There are two issues to check. (1) is the printer able to ‘home’ each axis correctly, and (2) is the bed-leveling system getting adequate electrical continuity for the leveling process.
Each of these are actually pretty simple things (the printer is, in some ways, simpler than you might suspect… very simple electrical continuity is used to determine when an axis has hit it’s travel limit and a similar system is used to level the bed. Either it conducts or it doesn’t. It can be as simple as a wire that came loose.
Homing
This is all based on ‘homing’ the printer (the G28 command) … which runs each axis until they hit their end-stops.
You can test the printer by going into the “Console” (you’ll find a button to open the console on the “Monitor” panel of Cura). This is an interactive terminal window that lets you type direct commands to the printer.
In the terminal do a ‘G28’ command (home all axes). Watch for any error messages.
Then test out a few moves such as: G0 X100 F2400
That will move the X axis to 100mm in from the left of the build plate and it will travel at 2400mm per minute (40mm/sec).
Then test: G0 X0 F2400 (this should move the X axis back to the left edge of the build plate)
Test: G0 Y100 F2400 … and also test G0 Y0 F2400
Basically you are testing to see if the printer will obey your move commands. If may refuse a move on an axis if it thinks the axis hasn’t been ‘homed’.
Leveling
The Workhorse should home itself, heat the nozzle to the ‘soften’ temperature for the particular filament (this varies based on the filament profile), it will back out a little filament, then cool to the ‘wipe’ temp (usually 170°C but this is also in the filament profile), then perform the wipe operation on the pad, then cool to the probe temp (usually 160°C) then probe each bed corner starting with the front left washer.
If it fails it means it didn’t get electrical continuity when the nozzle touched the washer. This could be many reasons.
The main reason is a dirty nozzle – make sure it is clean. You can heat it up and use one of the red scrubbing pads to clean it.

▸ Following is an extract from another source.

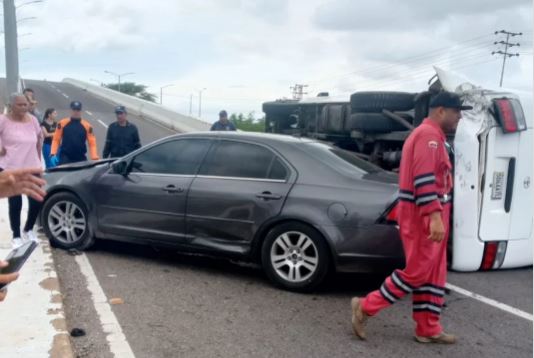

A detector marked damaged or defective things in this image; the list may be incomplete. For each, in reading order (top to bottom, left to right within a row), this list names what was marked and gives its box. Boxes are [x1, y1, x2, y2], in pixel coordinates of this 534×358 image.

damaged vehicle [266, 68, 532, 272]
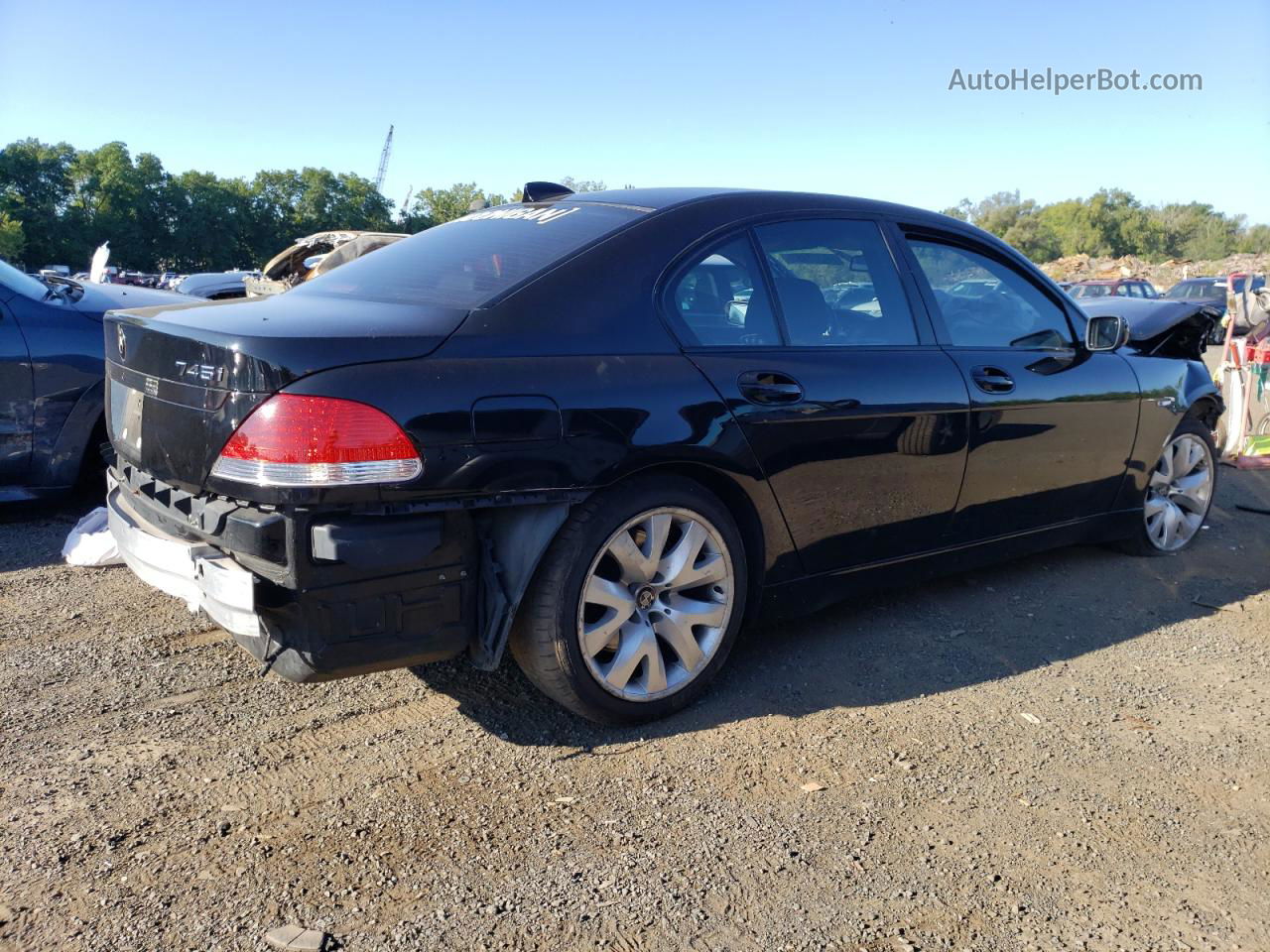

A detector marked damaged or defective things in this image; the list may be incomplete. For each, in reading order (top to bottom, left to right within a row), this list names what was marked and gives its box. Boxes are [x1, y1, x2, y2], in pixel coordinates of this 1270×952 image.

I usually use the tweezers to pull anything clean then give it a scrub (these days I converted from the hardened steel nozzle, to an E3D Nozzle-X. Nozzle-X is also hardened steel but it has a coating that makes it difficult for any filament to stick to it. If anything does manage to stick, it wipes off easily because of the coating.)
There can be other reasons for a failure such as a disconnected or broken wire.

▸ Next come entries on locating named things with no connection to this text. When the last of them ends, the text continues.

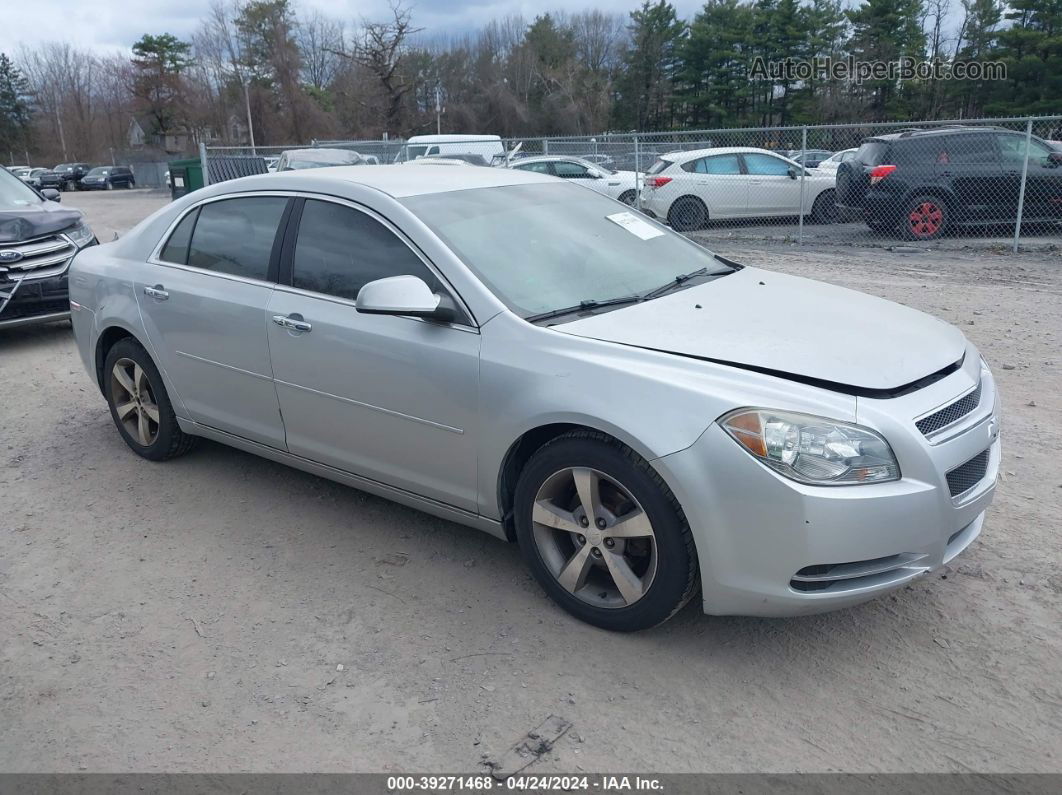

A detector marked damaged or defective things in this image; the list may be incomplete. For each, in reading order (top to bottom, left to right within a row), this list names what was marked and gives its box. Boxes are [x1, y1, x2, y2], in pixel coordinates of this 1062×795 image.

dark damaged car [0, 165, 97, 331]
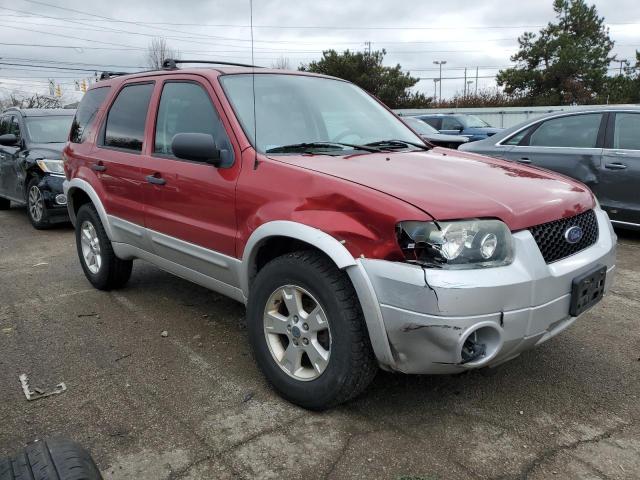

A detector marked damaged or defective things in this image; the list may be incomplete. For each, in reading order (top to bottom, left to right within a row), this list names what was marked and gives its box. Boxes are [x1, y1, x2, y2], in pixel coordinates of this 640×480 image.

broken headlight [396, 219, 516, 268]
damaged front bumper [360, 208, 616, 374]
front bumper dent [360, 210, 616, 376]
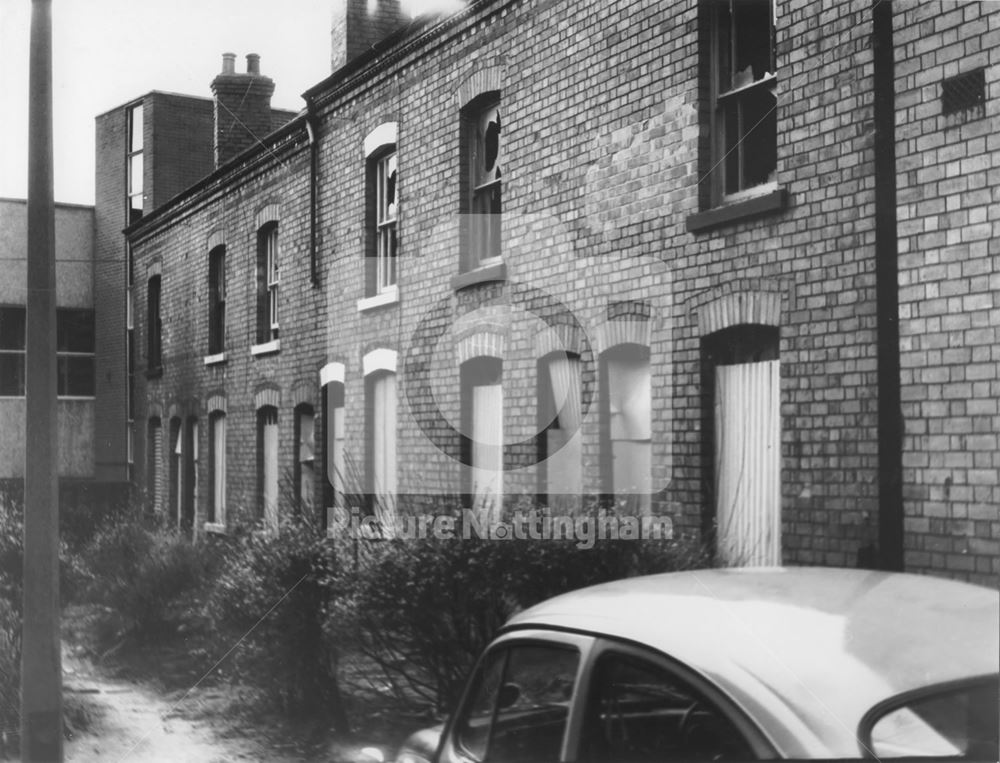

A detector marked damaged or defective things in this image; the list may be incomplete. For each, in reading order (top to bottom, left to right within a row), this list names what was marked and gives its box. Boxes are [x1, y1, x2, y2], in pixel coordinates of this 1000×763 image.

window with broken glass [466, 97, 504, 268]
window with broken glass [708, 0, 776, 204]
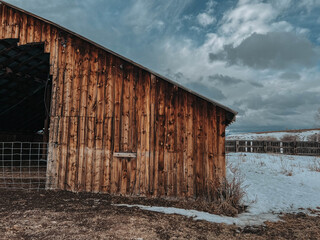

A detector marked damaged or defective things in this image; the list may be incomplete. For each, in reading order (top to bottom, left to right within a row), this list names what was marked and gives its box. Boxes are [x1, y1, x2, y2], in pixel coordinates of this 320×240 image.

rusty metal roof [0, 0, 238, 124]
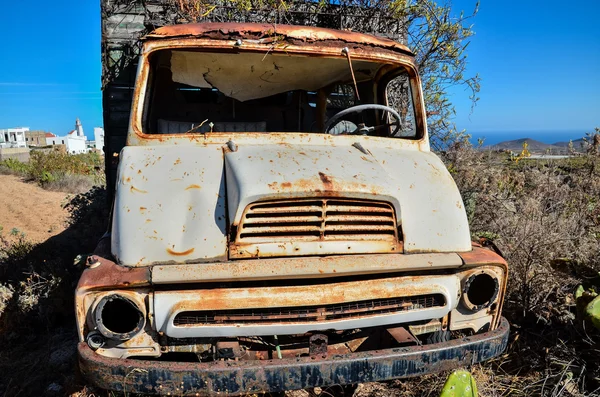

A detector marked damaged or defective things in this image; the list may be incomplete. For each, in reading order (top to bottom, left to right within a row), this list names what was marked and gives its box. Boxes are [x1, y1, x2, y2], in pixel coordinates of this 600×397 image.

rusted metal panel [148, 22, 414, 55]
broken windshield [143, 49, 420, 138]
abandoned truck [74, 23, 506, 394]
rusty truck [76, 4, 506, 394]
rusted metal panel [151, 252, 464, 284]
rusted metal panel [77, 316, 508, 396]
rusty bumper [79, 316, 508, 392]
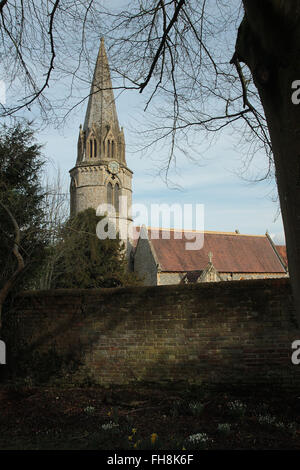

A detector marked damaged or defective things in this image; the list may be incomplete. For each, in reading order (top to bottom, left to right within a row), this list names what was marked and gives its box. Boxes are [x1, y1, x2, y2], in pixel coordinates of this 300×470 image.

rusty corrugated roof [143, 229, 286, 274]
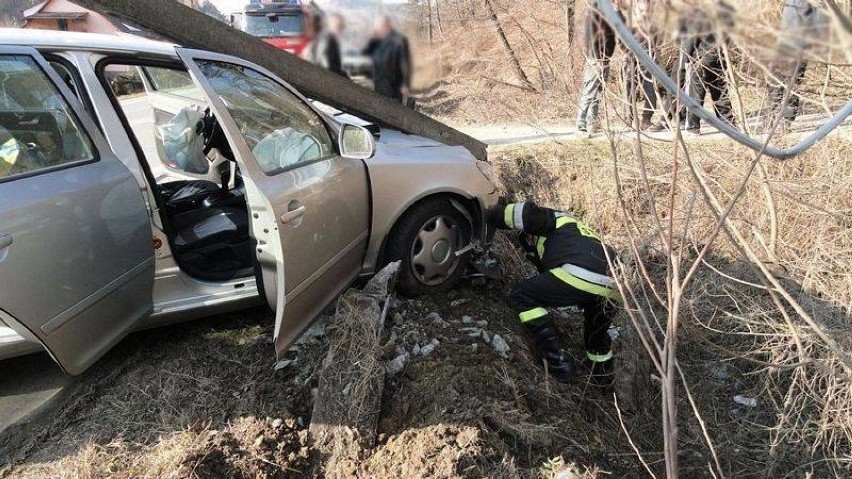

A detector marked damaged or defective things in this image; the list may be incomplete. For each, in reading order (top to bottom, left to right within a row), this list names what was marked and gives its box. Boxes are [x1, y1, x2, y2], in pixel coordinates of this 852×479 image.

crashed silver car [0, 31, 500, 376]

Grab your multi-meter and test out the ohms on each washer as well as on the head. Nothing should read more than 1Ω.
For example, I’ll put a probe on the calibration cube while putting the other probe on each of the four bed leveling washers. Make sure nothing reads above 1Ω.
Also put a probe on the red ‘zero-sense’ wire on the AeroStruder. This is the red-wire attached to the lower-right corner of the aluminum heat-sink. Put the other probe on the tip of the nozzle and make sure that reads less than 1Ω.

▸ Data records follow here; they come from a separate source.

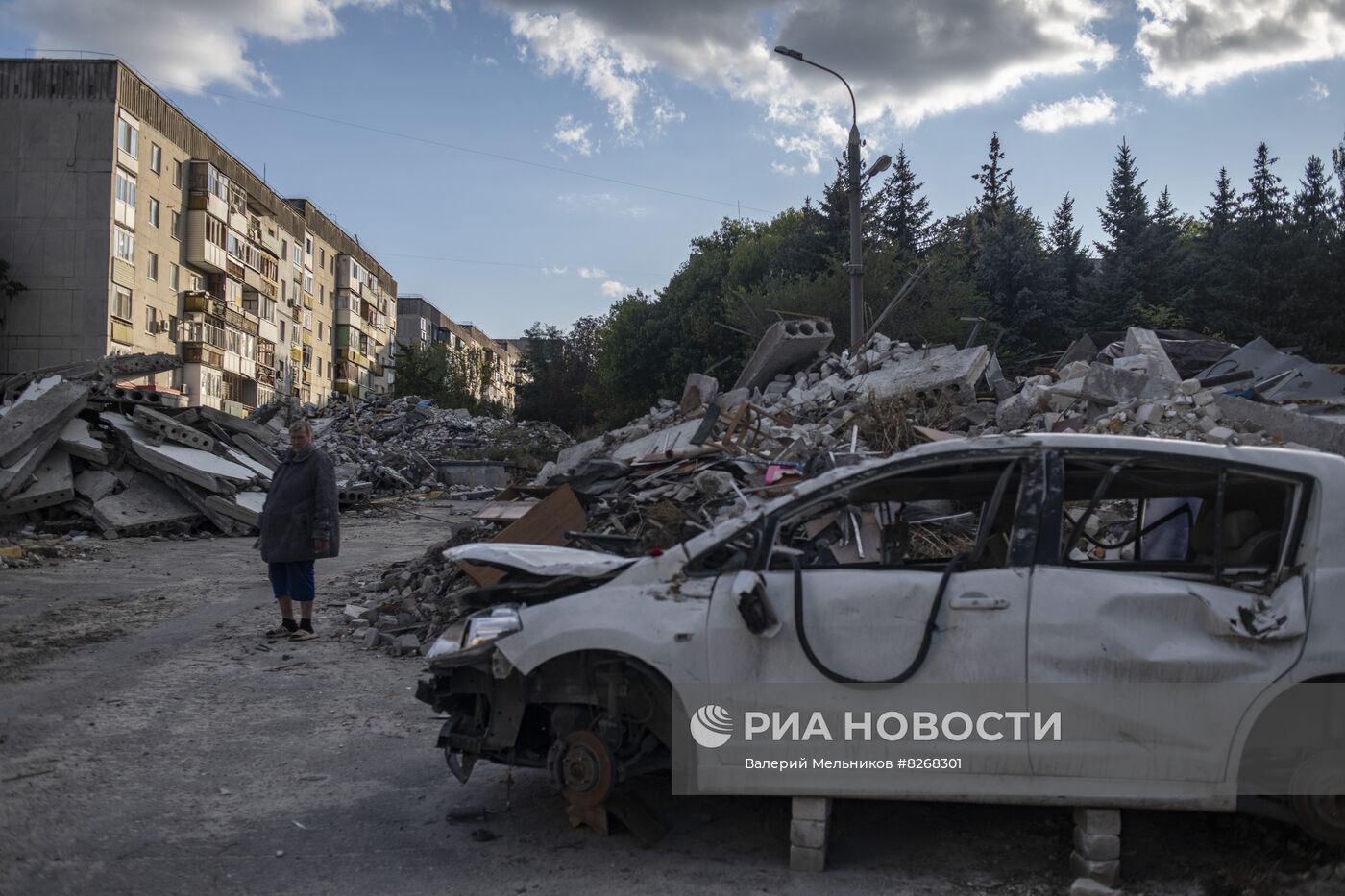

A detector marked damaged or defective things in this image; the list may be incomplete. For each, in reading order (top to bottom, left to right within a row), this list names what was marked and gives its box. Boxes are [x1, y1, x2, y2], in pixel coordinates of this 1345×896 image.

broken concrete slab [730, 321, 834, 394]
broken concrete slab [857, 344, 991, 407]
broken concrete slab [1122, 328, 1176, 384]
broken concrete slab [0, 376, 90, 465]
broken concrete slab [57, 417, 109, 465]
broken concrete slab [132, 403, 218, 451]
broken concrete slab [0, 451, 73, 515]
broken concrete slab [91, 469, 200, 530]
destroyed white car [415, 432, 1337, 837]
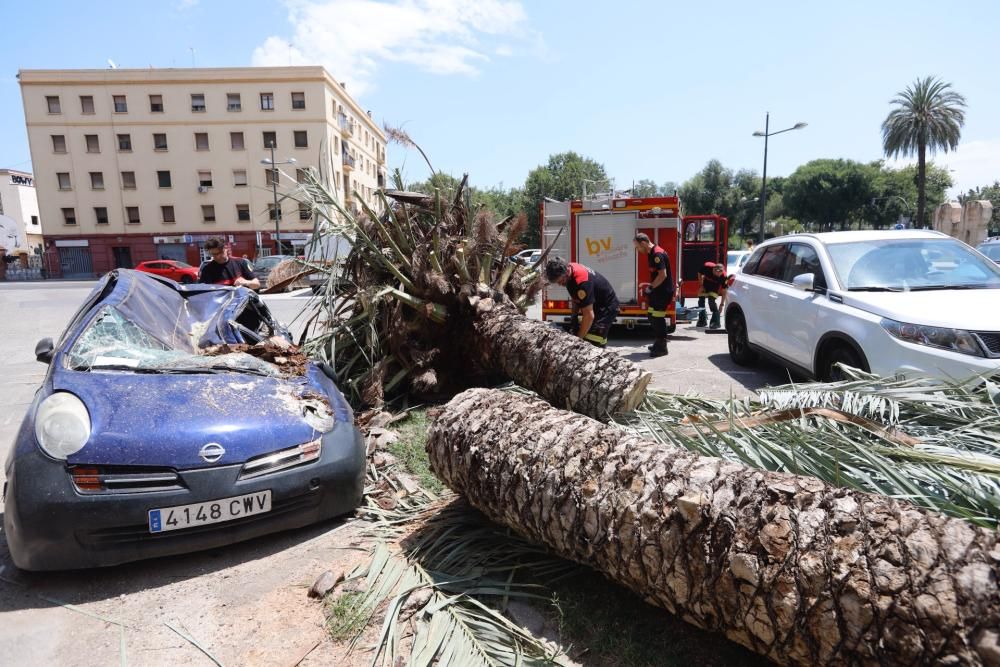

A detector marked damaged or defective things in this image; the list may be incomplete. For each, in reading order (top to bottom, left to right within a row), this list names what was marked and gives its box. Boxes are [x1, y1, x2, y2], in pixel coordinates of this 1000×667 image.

My printhead had a filament leak through the heat-brake. I wish I had a diagram to show but … your heat-block on the print head has a hole drilled and tapped completely through the block from top to bottom. The heat-brake tube threads down into that hole from above. The extruder nozzle threads up into the hole from the bottom. The bottom of the heat-break and the top of the nozzle MUST form a tight seal … no gap. If they aren’t tight, filament leaks through the gap, into the threads and eventually starts oozing out of the top of the heater block. If you inspect the heat-brake gap (the gap between the hot-end and the cold-end of the extruder) it should be clean. If you see filament in that gap, you’ve got a leak and it needs to be disassembled, clean, and re-assembled to have a tight fit.
Anyway… in my case, the “leak” means that the filament acts as an insulator … it works its way into the threads and instead of metal on metal, you have metal with polymer between it … so it barely gets any electrical contact. This will result in poor probing when it tries to level the bed.
It can be difficult to see into that gap with the fan-duct installed. The cold-end of the extruder is held in place with four screws (one in each corner around the heat-sink). These are long screws. The bottom two screws also hold the fan duct in place. If you remove them then you can pull down the fan-duct (careful not to strain the fan wire because the fan is attached to the duct) and easily see into the gap. BTW, these two screws are not the same length, so remember which one was on the left vs. right (although it’ll probably be obvious when you go to put it together and one is too short and the other is too longer… just swap them).